JOB: Change every "brick chimney" in the items below to "stone chimney", keep all other text the same, and leave the pictures out of your output.

Spatial reasoning records
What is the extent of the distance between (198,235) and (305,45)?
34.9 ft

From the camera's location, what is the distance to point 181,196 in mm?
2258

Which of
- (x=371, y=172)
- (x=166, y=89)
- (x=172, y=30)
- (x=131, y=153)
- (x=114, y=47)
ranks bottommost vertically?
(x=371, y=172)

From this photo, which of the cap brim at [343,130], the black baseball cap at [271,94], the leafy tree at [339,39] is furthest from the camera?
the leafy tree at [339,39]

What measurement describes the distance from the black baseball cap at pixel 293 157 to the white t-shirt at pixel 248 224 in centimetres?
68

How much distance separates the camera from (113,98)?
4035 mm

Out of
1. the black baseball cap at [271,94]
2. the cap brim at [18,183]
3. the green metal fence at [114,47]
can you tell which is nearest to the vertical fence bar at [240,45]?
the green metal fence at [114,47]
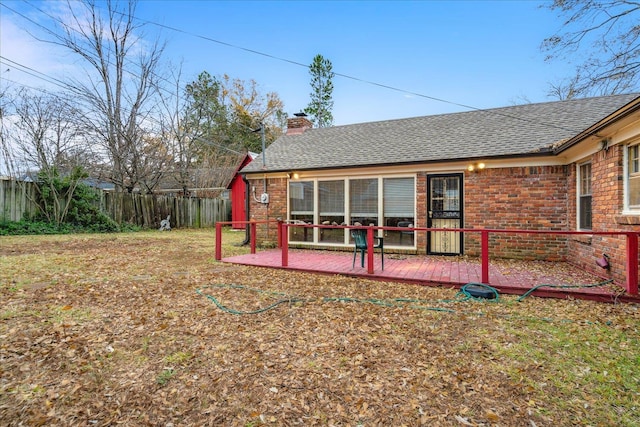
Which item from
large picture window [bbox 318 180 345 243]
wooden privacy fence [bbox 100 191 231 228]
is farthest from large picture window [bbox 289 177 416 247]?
wooden privacy fence [bbox 100 191 231 228]

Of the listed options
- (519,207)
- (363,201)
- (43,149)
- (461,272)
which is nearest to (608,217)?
(519,207)

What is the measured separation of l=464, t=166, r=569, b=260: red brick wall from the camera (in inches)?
276

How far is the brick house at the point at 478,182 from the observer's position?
5.22m

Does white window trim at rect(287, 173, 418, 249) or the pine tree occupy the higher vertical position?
the pine tree

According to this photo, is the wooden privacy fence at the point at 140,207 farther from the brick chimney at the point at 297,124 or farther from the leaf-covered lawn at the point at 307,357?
the leaf-covered lawn at the point at 307,357

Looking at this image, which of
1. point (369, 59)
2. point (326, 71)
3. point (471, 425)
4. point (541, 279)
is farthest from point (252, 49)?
point (326, 71)

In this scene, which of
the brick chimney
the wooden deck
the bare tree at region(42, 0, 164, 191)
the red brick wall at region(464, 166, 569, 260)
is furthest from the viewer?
the bare tree at region(42, 0, 164, 191)

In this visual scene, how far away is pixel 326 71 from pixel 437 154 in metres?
23.2

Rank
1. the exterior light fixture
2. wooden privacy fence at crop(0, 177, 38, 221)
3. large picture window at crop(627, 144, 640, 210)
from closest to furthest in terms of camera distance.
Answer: large picture window at crop(627, 144, 640, 210)
the exterior light fixture
wooden privacy fence at crop(0, 177, 38, 221)

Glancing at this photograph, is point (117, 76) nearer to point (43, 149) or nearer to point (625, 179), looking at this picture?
point (43, 149)

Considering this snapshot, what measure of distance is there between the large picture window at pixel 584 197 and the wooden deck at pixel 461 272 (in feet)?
3.03

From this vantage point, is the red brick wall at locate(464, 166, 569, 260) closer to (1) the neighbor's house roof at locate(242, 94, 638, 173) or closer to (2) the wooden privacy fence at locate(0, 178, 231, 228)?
(1) the neighbor's house roof at locate(242, 94, 638, 173)

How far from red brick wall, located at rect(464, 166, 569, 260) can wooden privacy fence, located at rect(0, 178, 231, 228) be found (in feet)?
46.7

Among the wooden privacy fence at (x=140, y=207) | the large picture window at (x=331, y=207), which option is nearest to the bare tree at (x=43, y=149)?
the wooden privacy fence at (x=140, y=207)
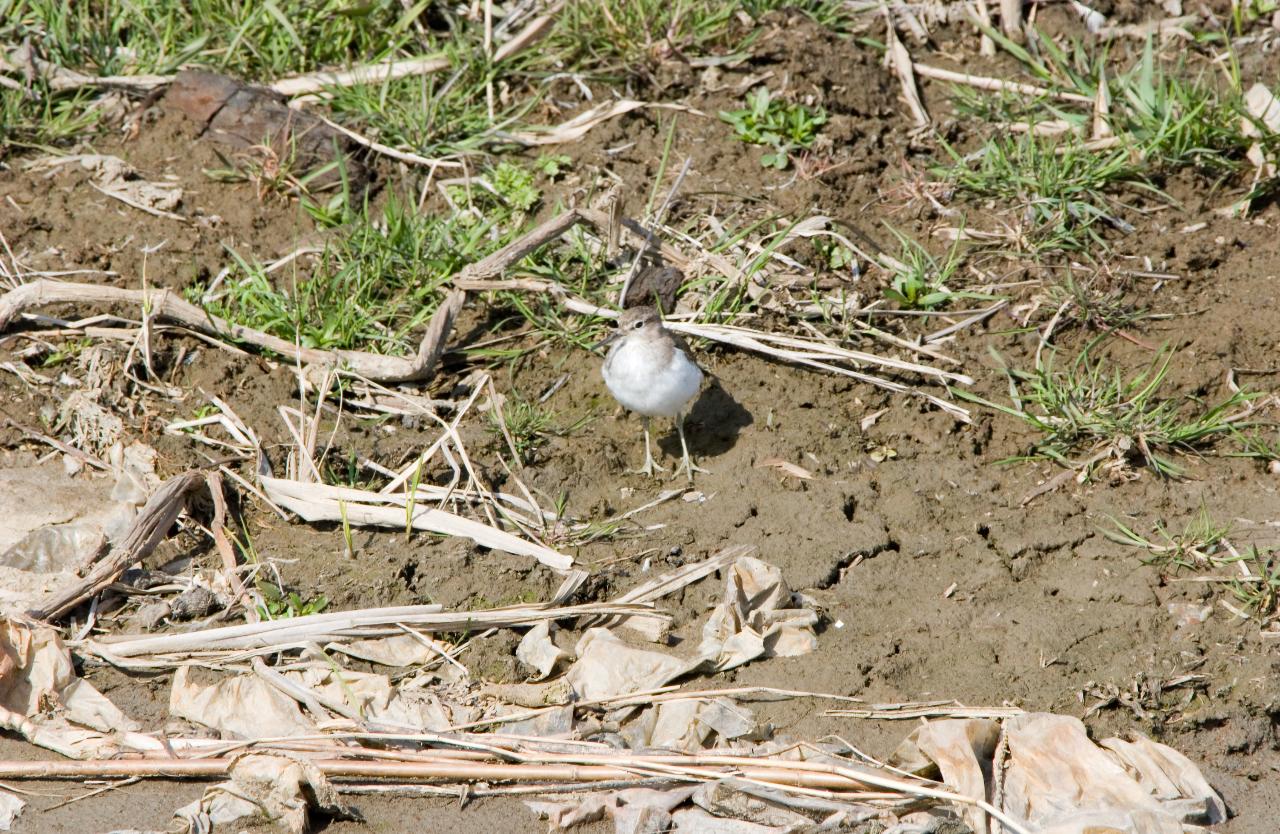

SOLUTION FOR THIS PROBLEM:
What is the extent of the distance between (198,235) and (305,45)?
34.9 ft

From the camera's location, what is the distance to point 181,196 in mm?
2258

Which of
- (x=371, y=172)
- (x=166, y=89)
- (x=172, y=30)
- (x=131, y=153)
- (x=114, y=47)
ranks bottommost vertically?
(x=371, y=172)

From this photo, which of the cap brim at [343,130], the black baseball cap at [271,94], the leafy tree at [339,39] is furthest from the camera?
the leafy tree at [339,39]

What measurement describes the distance from the black baseball cap at pixel 293 157 to the white t-shirt at pixel 248 224 in centimetres?
68

How much distance separates the camera from (113,98)?
4035 mm

Out of
1. the black baseball cap at [271,94]
2. the cap brim at [18,183]
3. the green metal fence at [114,47]
can you tell which is nearest to the vertical fence bar at [240,45]?
the green metal fence at [114,47]
Which item from
large picture window [bbox 318 180 345 243]
wooden privacy fence [bbox 100 191 231 228]
is farthest from large picture window [bbox 289 177 416 247]?
wooden privacy fence [bbox 100 191 231 228]

Of the listed options
- (519,207)
- (363,201)
- (43,149)
- (461,272)
which is nearest to (608,217)?
(519,207)

What is the measured separation of l=464, t=166, r=569, b=260: red brick wall from the camera (in inches)?
276

How far is the brick house at the point at 478,182 from the observer's position?
5.22m

Does white window trim at rect(287, 173, 418, 249) or the pine tree occupy the higher vertical position?
the pine tree

According to this photo, is the wooden privacy fence at the point at 140,207 farther from the stone chimney at the point at 297,124 or farther from the leaf-covered lawn at the point at 307,357?
the leaf-covered lawn at the point at 307,357

Looking at this image, which of
1. point (369, 59)
2. point (326, 71)
3. point (471, 425)
4. point (541, 279)
is farthest from point (252, 49)?
point (326, 71)

In this scene, which of
the stone chimney
the wooden deck
the bare tree at region(42, 0, 164, 191)
the red brick wall at region(464, 166, 569, 260)
is furthest from the viewer?
the bare tree at region(42, 0, 164, 191)

In this visual scene, how far away is pixel 326 71 from pixel 437 154 in metres?
23.2

Rank
1. the exterior light fixture
2. wooden privacy fence at crop(0, 177, 38, 221)
3. large picture window at crop(627, 144, 640, 210)
from closest to furthest in terms of camera distance.
Answer: large picture window at crop(627, 144, 640, 210)
the exterior light fixture
wooden privacy fence at crop(0, 177, 38, 221)

Glancing at this photograph, is point (117, 76) nearer to point (43, 149) or nearer to point (625, 179), looking at this picture?
point (43, 149)

Considering this snapshot, what measure of distance is there between the large picture window at pixel 584 197 and the wooden deck at pixel 461 272 (in feet)?
3.03

From this vantage point, is the red brick wall at locate(464, 166, 569, 260) closer to (1) the neighbor's house roof at locate(242, 94, 638, 173) or closer to (2) the wooden privacy fence at locate(0, 178, 231, 228)?
(1) the neighbor's house roof at locate(242, 94, 638, 173)

How far from red brick wall, located at rect(464, 166, 569, 260) can wooden privacy fence, located at rect(0, 178, 231, 228) be found (in feet)?
46.7

Among the wooden privacy fence at (x=140, y=207) | the large picture window at (x=331, y=207), which option is nearest to the bare tree at (x=43, y=149)?
the wooden privacy fence at (x=140, y=207)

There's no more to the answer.